(Exercise passage begins)

Tuesday, December 19, 2023

macOS 14.2.1

Juli Clover (release notes, security, developer, full installer, IPSW):

According to Apple’s release notes, macOS Sonoma 14.2.1 includes bug fixes and a security update. macOS 14.2.1 fixes a screen sharing vulnerability that could cause a user to unintentionally share the incorrect content.

See also: Mr. Macintosh and Howard Oakley.

Previously:

Update (2023-12-21): Howard Oakley (tweet):

If you run macOS virtual machines (VMs) on Apple silicon Macs using lightweight virtualisation, you may wish to avoid updating those VMs to macOS Sonoma 14.2 or 14.2.1 for the moment. If you do, then they will lose any shared folders they have previously used in 14.1.2 and earlier.

[…]

This also affects new VMs built using IPSW image files for 14.2 and 14.2.1: even though your virtualiser may configure shared folders without error, they aren’t made available when running that VM.

The other bug that I’ve seen reported, and reproduced on my Mac, is that pressing the Pause button in the Console app crashes it.

Update (2023-12-22): Howard Oakley:

Not all virtualisers automount shares in this way: VirtualBuddy is an exception, which still uses a single manually mounted share mounted using a script inside the VM. However, both Parallels Desktop and my apps (Viable and Vimy) rely on automounting, thus they lose their shares in 14.2 and 14.2.1.

[…]

I’m extremely grateful to Dan for providing the workaround to manually mount the share. Unfortunately, you need to do this every time that VM is started up, as there’s no straightforward way to make this persist between boots.

[…]

This bug is fixed in the current beta of Sonoma 14.3, although that will most probably only re-enable shared folders in 14.3 and later, and might be unable to fix them in 14.2 or 14.2.1.

Update (2023-12-28): Martin Wierschin:

InfoClick initially had issues on macOS Sonoma; crashes during system text decoding could be triggered by certain email content. We don’t know exactly what content caused crashes, but Apple appears to have fixed it.

Craig Hockenberry (via Mr. Macintosh):

Don’t use Screen Sharing in macOS Sonoma 14.2.

It shares random windows in other Spaces with whoever is on the other end of the line. If you think your desktop is completely empty, it isn’t.

As you can see below, this could range from embarrassment to leaking private data.

I reported this about a month ago (FB13398611) and can’t believed it shipped. Same with the window manager bug in 14.1. I liked macOS better when point releases weren’t full of breaking changes without workarounds.

I ran this by Apple Security Research and their response was: “We’re unable to identify a security issue in your report.”

After macOS Sonoma 14.2 went out and I tooted about the Screen Sharing vulnerability, Apple folks quickly understood what I was trying to tell them with the FB and OE.

Good that Apple fixed it, but they should give him a bounty and investigate why the security team again blew off a real issue.

(Exercise passage ends)
(Recorded information begins)

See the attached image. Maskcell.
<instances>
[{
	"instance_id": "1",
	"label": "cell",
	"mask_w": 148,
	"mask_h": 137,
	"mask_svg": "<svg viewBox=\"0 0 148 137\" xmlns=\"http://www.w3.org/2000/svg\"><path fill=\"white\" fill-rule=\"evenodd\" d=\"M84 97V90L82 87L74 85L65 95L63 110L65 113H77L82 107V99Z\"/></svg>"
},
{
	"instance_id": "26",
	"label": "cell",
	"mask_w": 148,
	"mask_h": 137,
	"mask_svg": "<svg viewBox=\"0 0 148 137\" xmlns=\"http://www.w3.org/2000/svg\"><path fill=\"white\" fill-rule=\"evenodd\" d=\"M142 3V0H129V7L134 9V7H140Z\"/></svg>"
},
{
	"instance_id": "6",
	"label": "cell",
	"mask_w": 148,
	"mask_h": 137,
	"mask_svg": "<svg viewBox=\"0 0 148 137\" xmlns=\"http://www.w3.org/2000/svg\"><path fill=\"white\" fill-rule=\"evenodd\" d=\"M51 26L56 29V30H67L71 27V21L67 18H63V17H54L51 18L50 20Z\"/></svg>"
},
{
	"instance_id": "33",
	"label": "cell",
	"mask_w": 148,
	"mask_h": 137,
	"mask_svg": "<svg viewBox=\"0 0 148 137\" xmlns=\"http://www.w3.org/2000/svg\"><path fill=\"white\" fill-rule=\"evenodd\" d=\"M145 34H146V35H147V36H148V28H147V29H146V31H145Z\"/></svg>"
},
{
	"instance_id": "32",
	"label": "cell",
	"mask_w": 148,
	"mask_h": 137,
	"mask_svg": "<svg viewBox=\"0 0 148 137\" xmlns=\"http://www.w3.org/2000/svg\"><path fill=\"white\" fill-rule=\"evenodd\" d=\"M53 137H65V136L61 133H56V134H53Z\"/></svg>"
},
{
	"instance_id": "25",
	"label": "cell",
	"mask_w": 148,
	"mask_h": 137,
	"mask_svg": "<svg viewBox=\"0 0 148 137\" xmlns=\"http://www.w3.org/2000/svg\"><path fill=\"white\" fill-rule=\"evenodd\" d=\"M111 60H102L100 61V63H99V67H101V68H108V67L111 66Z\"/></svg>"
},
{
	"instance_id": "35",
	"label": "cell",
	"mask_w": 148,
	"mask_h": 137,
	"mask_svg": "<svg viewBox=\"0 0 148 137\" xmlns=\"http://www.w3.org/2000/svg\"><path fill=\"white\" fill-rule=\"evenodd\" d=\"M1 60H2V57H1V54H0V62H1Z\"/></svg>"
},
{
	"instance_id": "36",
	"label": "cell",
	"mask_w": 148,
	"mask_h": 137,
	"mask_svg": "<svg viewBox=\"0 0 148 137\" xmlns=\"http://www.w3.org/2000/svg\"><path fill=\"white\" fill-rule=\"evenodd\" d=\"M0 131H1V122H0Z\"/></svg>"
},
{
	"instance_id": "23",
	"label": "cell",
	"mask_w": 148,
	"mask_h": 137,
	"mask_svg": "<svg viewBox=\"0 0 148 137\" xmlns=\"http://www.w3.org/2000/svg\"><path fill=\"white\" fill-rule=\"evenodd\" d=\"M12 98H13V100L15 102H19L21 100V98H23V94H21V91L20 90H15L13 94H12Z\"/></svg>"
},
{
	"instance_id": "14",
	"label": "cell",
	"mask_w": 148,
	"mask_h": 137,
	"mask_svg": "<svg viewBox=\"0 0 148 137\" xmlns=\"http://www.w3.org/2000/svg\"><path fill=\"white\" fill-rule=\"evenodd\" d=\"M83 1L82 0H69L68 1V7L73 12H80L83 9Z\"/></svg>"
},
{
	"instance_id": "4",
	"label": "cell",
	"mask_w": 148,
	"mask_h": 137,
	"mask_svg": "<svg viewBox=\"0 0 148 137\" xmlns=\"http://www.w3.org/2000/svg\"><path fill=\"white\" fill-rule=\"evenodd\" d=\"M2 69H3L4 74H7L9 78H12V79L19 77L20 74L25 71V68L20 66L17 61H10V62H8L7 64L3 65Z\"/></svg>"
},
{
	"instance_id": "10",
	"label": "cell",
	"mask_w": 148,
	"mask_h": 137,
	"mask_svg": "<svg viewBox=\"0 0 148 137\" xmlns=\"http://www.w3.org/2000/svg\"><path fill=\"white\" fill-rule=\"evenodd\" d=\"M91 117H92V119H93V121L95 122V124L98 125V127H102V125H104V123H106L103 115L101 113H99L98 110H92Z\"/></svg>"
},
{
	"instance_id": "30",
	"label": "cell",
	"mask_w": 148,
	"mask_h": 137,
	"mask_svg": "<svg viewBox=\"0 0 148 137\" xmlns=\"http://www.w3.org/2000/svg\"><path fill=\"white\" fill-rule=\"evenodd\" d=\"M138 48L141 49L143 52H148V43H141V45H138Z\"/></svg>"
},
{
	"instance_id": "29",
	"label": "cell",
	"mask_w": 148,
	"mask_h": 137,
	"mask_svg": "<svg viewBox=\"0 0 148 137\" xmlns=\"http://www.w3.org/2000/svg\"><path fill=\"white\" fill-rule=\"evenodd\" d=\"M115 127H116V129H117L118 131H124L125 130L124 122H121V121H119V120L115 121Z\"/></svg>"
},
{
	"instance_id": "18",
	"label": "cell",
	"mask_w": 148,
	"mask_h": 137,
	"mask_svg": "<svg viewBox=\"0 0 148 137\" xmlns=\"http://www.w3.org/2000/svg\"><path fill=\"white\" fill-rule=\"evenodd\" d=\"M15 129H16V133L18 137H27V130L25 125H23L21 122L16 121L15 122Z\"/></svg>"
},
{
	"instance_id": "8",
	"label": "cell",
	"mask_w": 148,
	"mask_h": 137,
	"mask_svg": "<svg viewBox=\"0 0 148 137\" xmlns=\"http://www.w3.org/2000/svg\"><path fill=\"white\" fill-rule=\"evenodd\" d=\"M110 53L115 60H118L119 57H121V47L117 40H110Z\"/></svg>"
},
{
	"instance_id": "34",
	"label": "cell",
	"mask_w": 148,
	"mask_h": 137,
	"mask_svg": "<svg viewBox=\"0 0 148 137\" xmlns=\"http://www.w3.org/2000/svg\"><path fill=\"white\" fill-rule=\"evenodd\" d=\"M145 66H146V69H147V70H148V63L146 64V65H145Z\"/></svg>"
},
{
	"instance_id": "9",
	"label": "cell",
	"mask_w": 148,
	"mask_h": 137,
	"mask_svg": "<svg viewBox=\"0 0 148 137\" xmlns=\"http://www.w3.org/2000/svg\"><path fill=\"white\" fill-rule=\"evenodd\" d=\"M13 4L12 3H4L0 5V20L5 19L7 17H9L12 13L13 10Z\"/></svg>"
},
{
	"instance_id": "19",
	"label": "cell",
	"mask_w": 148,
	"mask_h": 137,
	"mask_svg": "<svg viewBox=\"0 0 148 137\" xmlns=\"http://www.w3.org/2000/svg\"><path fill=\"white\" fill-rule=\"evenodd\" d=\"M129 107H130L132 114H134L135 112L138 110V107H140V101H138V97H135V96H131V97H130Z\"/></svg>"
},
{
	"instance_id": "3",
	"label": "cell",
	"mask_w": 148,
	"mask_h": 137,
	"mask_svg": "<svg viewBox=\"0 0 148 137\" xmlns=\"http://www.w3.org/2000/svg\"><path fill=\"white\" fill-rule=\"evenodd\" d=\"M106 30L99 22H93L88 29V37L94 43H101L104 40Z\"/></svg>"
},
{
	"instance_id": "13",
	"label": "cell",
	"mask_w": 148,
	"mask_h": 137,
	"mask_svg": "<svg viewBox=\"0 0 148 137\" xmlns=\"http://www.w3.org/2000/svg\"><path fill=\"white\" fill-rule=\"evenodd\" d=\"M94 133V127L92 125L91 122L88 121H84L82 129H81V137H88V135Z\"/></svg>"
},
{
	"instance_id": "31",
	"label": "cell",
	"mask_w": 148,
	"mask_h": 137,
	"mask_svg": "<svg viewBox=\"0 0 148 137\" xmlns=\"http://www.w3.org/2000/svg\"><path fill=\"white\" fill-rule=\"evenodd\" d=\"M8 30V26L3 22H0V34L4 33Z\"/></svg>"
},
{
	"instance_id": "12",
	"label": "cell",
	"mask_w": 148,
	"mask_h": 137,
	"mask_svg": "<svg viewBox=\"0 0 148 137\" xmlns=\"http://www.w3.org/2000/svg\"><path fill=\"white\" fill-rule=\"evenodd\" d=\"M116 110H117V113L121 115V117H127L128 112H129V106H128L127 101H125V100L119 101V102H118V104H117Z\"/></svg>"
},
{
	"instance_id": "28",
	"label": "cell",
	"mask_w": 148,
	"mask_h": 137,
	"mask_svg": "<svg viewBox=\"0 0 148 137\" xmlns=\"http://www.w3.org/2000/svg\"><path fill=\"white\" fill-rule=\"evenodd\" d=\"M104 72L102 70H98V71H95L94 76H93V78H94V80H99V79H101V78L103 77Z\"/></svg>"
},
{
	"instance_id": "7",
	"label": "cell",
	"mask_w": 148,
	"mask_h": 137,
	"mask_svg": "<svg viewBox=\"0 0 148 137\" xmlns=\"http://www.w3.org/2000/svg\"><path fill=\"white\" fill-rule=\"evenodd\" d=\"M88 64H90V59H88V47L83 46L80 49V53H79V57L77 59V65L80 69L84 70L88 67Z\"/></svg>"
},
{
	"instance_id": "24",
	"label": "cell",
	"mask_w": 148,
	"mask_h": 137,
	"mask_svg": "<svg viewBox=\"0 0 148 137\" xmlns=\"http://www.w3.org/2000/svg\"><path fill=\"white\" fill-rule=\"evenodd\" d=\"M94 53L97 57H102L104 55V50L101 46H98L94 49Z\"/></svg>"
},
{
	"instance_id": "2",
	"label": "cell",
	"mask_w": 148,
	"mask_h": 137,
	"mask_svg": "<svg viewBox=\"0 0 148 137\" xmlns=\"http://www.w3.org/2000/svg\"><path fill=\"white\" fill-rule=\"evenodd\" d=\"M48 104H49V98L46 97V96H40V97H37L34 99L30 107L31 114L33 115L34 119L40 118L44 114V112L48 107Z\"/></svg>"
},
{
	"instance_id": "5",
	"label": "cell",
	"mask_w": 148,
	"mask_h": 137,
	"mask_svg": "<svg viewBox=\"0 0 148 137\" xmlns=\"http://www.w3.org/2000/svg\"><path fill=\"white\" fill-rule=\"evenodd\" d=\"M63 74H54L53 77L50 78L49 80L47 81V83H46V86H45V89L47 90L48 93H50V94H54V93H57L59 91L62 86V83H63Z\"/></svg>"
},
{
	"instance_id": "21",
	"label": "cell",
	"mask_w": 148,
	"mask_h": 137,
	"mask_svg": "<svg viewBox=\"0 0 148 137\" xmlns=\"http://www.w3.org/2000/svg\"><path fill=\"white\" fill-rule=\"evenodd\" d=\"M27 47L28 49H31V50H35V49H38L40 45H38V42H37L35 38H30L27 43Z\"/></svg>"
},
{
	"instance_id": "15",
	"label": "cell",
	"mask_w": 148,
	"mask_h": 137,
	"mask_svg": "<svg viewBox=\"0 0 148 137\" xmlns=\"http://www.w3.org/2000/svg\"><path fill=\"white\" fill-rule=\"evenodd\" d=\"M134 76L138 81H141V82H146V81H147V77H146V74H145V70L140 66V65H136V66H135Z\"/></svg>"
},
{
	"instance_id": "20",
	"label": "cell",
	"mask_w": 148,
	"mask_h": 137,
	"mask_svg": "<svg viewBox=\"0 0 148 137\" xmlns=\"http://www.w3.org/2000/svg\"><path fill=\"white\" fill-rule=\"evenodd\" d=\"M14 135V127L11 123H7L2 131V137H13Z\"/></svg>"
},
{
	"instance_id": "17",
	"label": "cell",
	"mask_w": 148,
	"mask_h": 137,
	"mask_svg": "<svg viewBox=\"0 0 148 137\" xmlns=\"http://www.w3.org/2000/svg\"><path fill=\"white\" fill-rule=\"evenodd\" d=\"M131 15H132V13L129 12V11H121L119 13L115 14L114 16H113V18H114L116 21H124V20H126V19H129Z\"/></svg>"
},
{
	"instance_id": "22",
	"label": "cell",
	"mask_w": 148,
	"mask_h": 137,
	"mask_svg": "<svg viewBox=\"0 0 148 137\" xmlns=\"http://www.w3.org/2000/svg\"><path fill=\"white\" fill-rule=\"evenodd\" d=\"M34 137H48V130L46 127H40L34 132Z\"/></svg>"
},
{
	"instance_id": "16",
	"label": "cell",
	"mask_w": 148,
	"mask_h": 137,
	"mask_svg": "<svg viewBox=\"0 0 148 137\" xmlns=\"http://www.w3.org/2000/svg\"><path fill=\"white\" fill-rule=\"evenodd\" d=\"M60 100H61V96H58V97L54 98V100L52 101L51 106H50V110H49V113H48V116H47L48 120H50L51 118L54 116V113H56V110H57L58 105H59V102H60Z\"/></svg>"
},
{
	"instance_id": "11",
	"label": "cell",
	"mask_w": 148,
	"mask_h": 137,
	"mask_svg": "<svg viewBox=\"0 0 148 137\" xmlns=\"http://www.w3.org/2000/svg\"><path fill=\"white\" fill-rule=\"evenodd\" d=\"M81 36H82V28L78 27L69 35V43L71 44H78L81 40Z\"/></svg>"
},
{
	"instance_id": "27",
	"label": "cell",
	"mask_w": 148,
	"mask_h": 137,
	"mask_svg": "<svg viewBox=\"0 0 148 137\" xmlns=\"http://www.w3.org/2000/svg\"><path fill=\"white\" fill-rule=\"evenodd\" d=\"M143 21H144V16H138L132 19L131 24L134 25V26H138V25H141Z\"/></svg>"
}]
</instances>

(Recorded information ends)

→ **About this exercise**: In the macOS 14.2.1 post, which virtualizer is named as an exception that doesn't automount shares?

→ **Finished task**: VirtualBuddy